Stephanie’s interest in weaving began in the 80’s when she spotted a neighbors loom. After acquiring the necessary tools and moving to Bend, she was able to begin selling her art in the late 90’s. Her home is her studio with six looms, weaving equipment, dyes, sewing machines, fabric, yarn, thread and beads filling every available shelf, cupboard and drawer. The incredible workmanship that goes into every item is clearly visible from the selection of colors that blend to the fibers that are soothing to the touch. Each beautiful work of art is a joy to wear and use. 

   

Sue Gomen Honnell

For Sue, painting is a passion and an expression of love. She devotes much of her time to painting traditional watercolors and her subject matter includes much of the local Central Oregon scenery.

Light and color are dominating elements in Sue's paintings. She can capture the way sunlight impacts a subject and translate the effects majically with watercolors. She begins with a loose, luminous background and layers in the more detailed treatment of the primary subject.

   

Sue Lyon-Manley

Sue is a long time Bend resident and art has always played a part in her life. In recent years she has been able to explore further her creative outlets and has focused on watercolor, pastels, pen & ink and other drawing mediums. Plein air painting has become a real passion and with Central Oregon as her inspiration, Sue has grown her artwork in a variety of ways. Most recently she has focused on pastels and has a delightful sense of color and light. 

   



Sunstone Pottery/E. Murphey

A full time potter since 1976, Eleanor owned her own pottery studio & Gallery in Southern California prior to moving to Bend in 2003. She is inspired by the work of the late 19th & early 20th century artisans and crafts people which is evidenced in her work which she describes as Contemporary Craftsman.

Each piece is painstakingly "painted" with wax prior to laying in the colors and once fired, the wax burns away leaving a textured surface alive with shape and color.

Eleanor has been featured on Oregon Art Beat and is an active participant in the local art community.

   

 

 

   

The Way We Art

Tricia Biesmann and Lucinda Summerfield love working with color, fiber and texture.
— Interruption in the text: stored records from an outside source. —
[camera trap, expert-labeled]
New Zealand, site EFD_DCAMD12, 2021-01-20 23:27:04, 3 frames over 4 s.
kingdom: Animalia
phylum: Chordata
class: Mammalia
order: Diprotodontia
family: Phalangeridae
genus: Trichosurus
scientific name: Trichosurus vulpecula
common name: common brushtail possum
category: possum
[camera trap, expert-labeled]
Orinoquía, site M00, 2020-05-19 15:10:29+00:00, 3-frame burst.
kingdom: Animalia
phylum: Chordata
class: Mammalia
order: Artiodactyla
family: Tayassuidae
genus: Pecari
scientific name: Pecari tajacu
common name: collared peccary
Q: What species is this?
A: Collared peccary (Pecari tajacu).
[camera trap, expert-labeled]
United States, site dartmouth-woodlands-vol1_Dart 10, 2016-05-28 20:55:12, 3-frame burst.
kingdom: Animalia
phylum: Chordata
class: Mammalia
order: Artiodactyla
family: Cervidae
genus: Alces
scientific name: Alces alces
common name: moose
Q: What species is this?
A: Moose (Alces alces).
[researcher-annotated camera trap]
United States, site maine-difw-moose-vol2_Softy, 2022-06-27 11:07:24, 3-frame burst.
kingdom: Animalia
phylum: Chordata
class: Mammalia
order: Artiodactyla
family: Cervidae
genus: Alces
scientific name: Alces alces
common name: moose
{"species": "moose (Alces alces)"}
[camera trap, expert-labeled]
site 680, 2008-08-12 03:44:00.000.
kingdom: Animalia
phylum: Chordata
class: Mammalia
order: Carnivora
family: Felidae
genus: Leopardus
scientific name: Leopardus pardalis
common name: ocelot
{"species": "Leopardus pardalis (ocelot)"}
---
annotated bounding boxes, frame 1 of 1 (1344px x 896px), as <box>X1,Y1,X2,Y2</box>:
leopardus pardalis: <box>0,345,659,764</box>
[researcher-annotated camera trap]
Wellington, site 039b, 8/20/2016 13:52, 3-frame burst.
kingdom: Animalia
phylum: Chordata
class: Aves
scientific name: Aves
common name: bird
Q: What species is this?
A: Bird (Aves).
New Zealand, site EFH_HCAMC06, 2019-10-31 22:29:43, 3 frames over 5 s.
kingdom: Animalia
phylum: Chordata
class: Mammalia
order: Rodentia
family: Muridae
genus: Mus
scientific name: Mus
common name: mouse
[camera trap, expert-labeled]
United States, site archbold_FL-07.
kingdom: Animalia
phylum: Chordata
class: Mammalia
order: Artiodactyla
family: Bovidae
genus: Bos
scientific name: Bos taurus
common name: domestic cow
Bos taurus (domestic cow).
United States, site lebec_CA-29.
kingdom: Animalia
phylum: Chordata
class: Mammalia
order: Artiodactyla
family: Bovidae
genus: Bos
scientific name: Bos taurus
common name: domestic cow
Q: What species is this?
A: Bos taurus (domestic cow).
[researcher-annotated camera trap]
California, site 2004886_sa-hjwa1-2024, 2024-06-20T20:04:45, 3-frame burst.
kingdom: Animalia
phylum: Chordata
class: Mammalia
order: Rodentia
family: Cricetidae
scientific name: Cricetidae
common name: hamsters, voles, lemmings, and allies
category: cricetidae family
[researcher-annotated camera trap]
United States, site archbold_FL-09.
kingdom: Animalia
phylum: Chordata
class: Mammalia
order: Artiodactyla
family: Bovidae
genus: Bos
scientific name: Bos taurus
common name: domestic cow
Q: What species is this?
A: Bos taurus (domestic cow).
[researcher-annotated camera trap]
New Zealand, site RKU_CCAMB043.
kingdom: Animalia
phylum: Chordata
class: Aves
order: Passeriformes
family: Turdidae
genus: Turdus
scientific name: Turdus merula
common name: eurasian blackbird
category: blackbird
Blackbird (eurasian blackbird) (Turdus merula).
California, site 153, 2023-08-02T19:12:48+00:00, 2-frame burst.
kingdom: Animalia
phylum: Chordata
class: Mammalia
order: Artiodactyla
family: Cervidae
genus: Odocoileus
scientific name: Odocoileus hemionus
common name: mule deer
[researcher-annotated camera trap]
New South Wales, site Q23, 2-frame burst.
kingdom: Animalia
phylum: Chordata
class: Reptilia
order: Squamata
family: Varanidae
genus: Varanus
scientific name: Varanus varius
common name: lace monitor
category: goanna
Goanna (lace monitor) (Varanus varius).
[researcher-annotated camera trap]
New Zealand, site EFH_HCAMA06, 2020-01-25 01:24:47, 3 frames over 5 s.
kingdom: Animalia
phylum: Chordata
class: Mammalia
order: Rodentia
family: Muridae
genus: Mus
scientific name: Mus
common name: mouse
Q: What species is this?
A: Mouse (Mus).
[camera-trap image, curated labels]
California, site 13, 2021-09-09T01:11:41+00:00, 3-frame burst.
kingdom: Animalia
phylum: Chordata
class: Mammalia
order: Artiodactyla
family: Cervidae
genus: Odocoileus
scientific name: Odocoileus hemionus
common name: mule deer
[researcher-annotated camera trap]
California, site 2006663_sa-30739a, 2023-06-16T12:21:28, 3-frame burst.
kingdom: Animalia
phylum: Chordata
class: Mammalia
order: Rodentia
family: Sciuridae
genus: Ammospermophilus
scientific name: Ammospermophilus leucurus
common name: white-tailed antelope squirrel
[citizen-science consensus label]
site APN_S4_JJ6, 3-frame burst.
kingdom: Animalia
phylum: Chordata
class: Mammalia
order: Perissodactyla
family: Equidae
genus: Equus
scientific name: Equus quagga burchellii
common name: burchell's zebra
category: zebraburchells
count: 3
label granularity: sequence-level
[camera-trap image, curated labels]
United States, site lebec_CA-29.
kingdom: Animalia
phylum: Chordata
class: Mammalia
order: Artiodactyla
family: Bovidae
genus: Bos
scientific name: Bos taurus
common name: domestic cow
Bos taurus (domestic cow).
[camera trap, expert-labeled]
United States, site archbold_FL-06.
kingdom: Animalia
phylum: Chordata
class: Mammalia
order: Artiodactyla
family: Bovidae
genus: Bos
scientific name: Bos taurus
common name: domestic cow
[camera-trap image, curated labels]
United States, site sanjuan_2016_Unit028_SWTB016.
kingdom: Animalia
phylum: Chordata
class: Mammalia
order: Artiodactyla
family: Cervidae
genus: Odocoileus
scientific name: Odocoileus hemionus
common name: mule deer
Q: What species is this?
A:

It is reflected in every individual piece they create by blending fibers and wool and re-purposing items made of natural fibers. Working together, their creativity has a special magic about it which is transferred into each wearable art piece, it just feels good when you put it on!

   

Will Nash

Will Nash received his education at the University of Oregon, Portland State University and at the Pacific Northwest College of Art. He began his artistic explorations as a poet and writer, then as a painter in oils and acrylics, then, as a sculptor in clay and stone, and finally, found a great passion as a woodworker and carver.

 

His works weigh heavily on local hardwoods, specifically: maple, myrtlewood and claro walnut, which he prefers to be air-dried, sometimes for a decade, to ensure the stability of his creations.